Cutflow database schema and basic queries

The Cutflow database has 3 tables

Cutflow
Weights
WeightDefinition

The Cutflow table contains a list of region name and cut name instances in the analysis. The Weights table contain all weight information, each weight row is uniquely identified by region name, cut name and weight id. The WeightDefinition table contains the name or description of the weights which are identified by their numerical ID. Some basic queries are shown below.

select * from Cutflow; // lists all region and their associated cuts in this analysis
select * from Weights; // lists all Cutflow data (# of positive/negative entries, positive sum, negative sum, positive squared sum, negative squared sum)
select * from Weights where id = 1; //same as above but only give the entry where weight id = 1, this is the same data as the SAF file for the non multiweight implementation
select * from WeightDefinition; // lists the weight definition for each weight

// note that you can select the columns individually instead of all of them by replace "*" with "column_name_1,.....,column_name_n" the where clause allows you to filter the rows based on a value for a column, in the above case weight id = 1

Histogram database schema

The Histogram database has 3 tables

HistoDescription
Statistics
Data

The HistoDescription table lists the name of the histograms associated with the analysis and their restrictive attributes(number of bins, minimum value, maximum value, associated regions). The Statistics table lists the statistical data associated with each Histogram/weight pair. The Data table contains the positive and negative values of each histogram bin. Examples of basic queries are shown below.

select * from HistoDescription; // list all the histograms associated with the analysis and their general description
select * from Statistics where id = 1; // list all Histogram stats for weight id 1
select * from Data where id = 1; // List all bins including underflow/overflow for weight id 1

When SQLite3 is unavailable

Without SQLite3, the program will not be able to output the multidimensional data and thus, will continue to output in existing SAF format.
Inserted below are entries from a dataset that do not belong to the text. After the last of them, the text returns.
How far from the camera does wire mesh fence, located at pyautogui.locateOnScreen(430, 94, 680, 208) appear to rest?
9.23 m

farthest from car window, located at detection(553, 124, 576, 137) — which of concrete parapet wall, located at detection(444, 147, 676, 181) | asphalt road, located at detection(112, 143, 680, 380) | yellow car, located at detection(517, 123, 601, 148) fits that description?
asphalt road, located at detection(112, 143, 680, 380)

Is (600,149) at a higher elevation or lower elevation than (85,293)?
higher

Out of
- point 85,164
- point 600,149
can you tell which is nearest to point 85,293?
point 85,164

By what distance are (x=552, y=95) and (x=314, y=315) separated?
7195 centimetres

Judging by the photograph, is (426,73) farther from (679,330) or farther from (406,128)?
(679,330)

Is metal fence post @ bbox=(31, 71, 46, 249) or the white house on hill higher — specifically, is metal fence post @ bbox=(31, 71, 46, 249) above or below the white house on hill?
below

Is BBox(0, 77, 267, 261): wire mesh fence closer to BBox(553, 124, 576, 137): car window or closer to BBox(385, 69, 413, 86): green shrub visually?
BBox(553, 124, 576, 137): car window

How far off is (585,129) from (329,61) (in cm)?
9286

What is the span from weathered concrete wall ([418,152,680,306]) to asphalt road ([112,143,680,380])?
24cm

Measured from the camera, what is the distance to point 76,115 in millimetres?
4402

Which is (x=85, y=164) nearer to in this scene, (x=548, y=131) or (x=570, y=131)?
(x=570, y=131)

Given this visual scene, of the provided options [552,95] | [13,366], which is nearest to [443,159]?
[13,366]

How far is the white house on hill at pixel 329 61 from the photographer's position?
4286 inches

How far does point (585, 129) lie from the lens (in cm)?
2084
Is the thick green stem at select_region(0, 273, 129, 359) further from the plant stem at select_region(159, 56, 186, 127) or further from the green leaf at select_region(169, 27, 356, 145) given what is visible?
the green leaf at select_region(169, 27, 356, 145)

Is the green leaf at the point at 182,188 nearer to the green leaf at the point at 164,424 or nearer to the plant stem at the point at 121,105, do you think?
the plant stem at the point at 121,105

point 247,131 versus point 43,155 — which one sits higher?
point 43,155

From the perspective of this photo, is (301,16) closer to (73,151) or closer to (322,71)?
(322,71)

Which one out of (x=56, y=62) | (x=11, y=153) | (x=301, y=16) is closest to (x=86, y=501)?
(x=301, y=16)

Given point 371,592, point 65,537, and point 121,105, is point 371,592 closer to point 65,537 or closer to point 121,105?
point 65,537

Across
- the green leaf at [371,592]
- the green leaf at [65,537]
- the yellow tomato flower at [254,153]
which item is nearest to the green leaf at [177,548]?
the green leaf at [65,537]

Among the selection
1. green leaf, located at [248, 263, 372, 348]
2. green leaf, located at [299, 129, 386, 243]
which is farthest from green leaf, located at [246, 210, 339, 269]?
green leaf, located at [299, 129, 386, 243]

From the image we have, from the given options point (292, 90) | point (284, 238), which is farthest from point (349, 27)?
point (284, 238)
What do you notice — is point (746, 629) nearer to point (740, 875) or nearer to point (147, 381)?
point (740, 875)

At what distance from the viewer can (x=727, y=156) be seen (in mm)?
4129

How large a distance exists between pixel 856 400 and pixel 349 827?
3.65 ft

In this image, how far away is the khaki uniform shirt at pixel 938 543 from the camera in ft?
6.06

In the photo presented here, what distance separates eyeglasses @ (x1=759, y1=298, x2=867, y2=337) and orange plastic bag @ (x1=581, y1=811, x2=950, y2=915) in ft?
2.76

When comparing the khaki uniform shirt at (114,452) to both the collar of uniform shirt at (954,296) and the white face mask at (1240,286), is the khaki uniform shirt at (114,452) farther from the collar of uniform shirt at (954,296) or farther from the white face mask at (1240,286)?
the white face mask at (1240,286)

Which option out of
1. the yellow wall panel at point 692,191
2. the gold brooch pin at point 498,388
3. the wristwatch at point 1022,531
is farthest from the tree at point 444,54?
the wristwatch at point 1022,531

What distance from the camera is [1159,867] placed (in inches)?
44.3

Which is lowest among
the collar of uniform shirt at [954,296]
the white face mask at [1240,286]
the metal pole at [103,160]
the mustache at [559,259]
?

A feature will be added to merge weight information based on the weight description. Plots will also be generated automatically during normal mode based on the merged weight information.

Continued work

The next milestone for this project is to enable multi-threading and optimize the program for performance. Profiling will be used to identify the most compute critical sections of the program that may benefit from optimizations. As mentioned in the Mid-term blog, SIMD multi-threading will be used to parallelize the program, the current plan is to duplicate the Cutflow and Histogramming datastructures for N cores, then synchronize and collect the N “shards” of data with one core. I believe this to be the most performant way of parallelization since the datastructures themselves are not very memory hungry, duplicating them N times will not exponentially increase memory usage.

Additional milestone after multi-threading is complete will likely be working on a CI pipeline so that logic and numerical validation can be completed automatically with each update, this will save significant time that developers would need to spend on validation after each update.